SQuAD 数据预处理

文章目录

SQuAD 数据预处理
前言
一、NLP Preprocessing Pipeline for QA
二、使用步骤
总结

前言

今天开始学习QANet，下午看了数据处理部分，翻译和看了github的注释和代码，在这里记录下来

机器翻译+纠正，一定有很多错误的，想要下载这个教程的可以点这个GitHub
https://github.com/kushalj001/pytorch-question-answering
，包括阅读理解DrQA，BiDAF和QANet模型的notebook,写的很清楚，很适合已经学习了解pytorch和读了部分阅读理解模型论文的研究者，进一步学习和复现模型

一、NLP Preprocessing Pipeline for QA

结合SQuAD 数据预处理（2）可以理解每个函数怎么样起作用SQuAD 数据预处理（2）

这篇notebook的目的

从头开始搭建一个问答系统，涉及到很多数据预处理代码。这篇具有的功能有，这些步骤在许多NLP任务都是常见的。我不使用任何更高级别的库来创建批，词汇表，数据集，数据加载器等。我的预处理管道只是使用spacy进行tokenization
我还尝试了使用torchtext进行相同的预处理步骤。在BiDAF的情况下，使用torchtext会更快收敛。我不知道为什么会发生这种情况，我没有torchtext的代码使用了什么底层优化。

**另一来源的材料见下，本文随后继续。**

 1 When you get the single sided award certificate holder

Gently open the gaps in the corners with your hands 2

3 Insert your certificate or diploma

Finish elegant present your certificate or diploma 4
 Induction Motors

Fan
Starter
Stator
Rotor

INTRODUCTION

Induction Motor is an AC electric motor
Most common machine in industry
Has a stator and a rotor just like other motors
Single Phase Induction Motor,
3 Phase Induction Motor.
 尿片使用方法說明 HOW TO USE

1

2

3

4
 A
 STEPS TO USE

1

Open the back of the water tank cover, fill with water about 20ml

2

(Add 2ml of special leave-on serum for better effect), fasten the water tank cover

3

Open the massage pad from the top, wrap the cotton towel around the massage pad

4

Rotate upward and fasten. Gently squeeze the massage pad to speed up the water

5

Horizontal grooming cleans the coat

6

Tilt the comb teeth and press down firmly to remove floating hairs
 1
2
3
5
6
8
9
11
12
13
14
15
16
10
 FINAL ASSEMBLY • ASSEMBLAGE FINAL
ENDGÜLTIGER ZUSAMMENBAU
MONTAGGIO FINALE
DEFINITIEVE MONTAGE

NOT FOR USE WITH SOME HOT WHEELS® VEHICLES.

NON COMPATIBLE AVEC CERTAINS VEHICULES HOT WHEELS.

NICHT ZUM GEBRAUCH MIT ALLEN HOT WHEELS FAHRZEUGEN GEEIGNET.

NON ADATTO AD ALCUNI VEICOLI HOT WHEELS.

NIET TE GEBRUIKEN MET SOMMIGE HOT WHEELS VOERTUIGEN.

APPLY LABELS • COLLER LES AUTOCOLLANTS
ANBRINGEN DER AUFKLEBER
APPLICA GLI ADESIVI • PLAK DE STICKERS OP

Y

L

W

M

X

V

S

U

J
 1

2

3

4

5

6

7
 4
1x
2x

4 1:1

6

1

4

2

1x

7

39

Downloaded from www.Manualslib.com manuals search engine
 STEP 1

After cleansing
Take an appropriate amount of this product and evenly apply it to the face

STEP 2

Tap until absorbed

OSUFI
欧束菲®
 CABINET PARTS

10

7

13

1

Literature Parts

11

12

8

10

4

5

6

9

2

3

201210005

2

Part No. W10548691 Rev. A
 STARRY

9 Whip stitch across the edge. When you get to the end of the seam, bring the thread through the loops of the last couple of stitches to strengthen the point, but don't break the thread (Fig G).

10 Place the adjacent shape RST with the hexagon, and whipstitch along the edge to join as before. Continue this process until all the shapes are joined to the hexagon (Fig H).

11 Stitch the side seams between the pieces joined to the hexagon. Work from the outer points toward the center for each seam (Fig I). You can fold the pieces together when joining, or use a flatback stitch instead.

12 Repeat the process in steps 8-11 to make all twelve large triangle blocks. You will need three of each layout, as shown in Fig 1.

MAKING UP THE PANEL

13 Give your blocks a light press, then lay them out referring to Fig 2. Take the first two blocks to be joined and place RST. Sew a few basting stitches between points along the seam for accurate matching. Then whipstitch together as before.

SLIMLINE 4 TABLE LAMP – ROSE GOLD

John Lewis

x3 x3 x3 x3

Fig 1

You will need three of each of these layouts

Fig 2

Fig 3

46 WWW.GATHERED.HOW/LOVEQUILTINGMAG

我还在努力更新
该notebook的预处理部分包含在脚本preprocess.py中

二、使用步骤

1.引入库

import torch
import numpy as np
import pandas as pd
import pickle
import re, os, string, typing, gc, json
import spacy
from collections import Counter
nlp = spacy.load('en_core_web_sm')
# nlp = spacy.load('en')

2.读入数据

def load_json(path):
    '''
    Loads the JSON file of the Squad dataset.
    Returns the json object of the dataset.
    加载一个SQuAD的JSON文件
    返回数据集的json对象
    '''
    with open(path, 'r', encoding='utf-8') as f:
        data = json.load(f)
        
    print("Length of data: ", len(data['data']))
    print("Data Keys: ", data['data'][0].keys())
    print("Title: ", data['data'][0]['title'])
    
    return data

SQuAD的文件结构
在这里插入图片描述

3.解析数据

def parse_data(data:dict)->list:
    '''
    Parses the JSON file of Squad dataset by looping through the
    keys and values and returns a list of dictionaries with
    context, query and label triplets being the keys of each dict.
    通过循环遍历键和值来解析Squad 数据集的JSON文件，
    并返回一个字典列表，其中context、query和label三元组是每个dict的键。
    '''
    data = data['data']    # data包含442个article有442个title
    qa_list = []

    for paragraphs in data:
        # 遍历title

        for para in paragraphs['paragraphs']:
            context = para['context']

            for qa in para['qas']:
                
                id = qa['id']
                question = qa['question']
                
                for ans in qa['answers']:
                    answer = ans['text']
                    ans_start = ans['answer_start']
                    ans_end = ans_start + len(answer)
                    # id,context,question,ans_start,ans_end,answer
                    # 信息全部存储到qa_dict
                    qa_dict = {
    
    }
                    qa_dict['id'] = id
                    qa_dict['context'] = context
                    qa_dict['question'] = question
                    qa_dict['label'] = [ans_start, ans_end]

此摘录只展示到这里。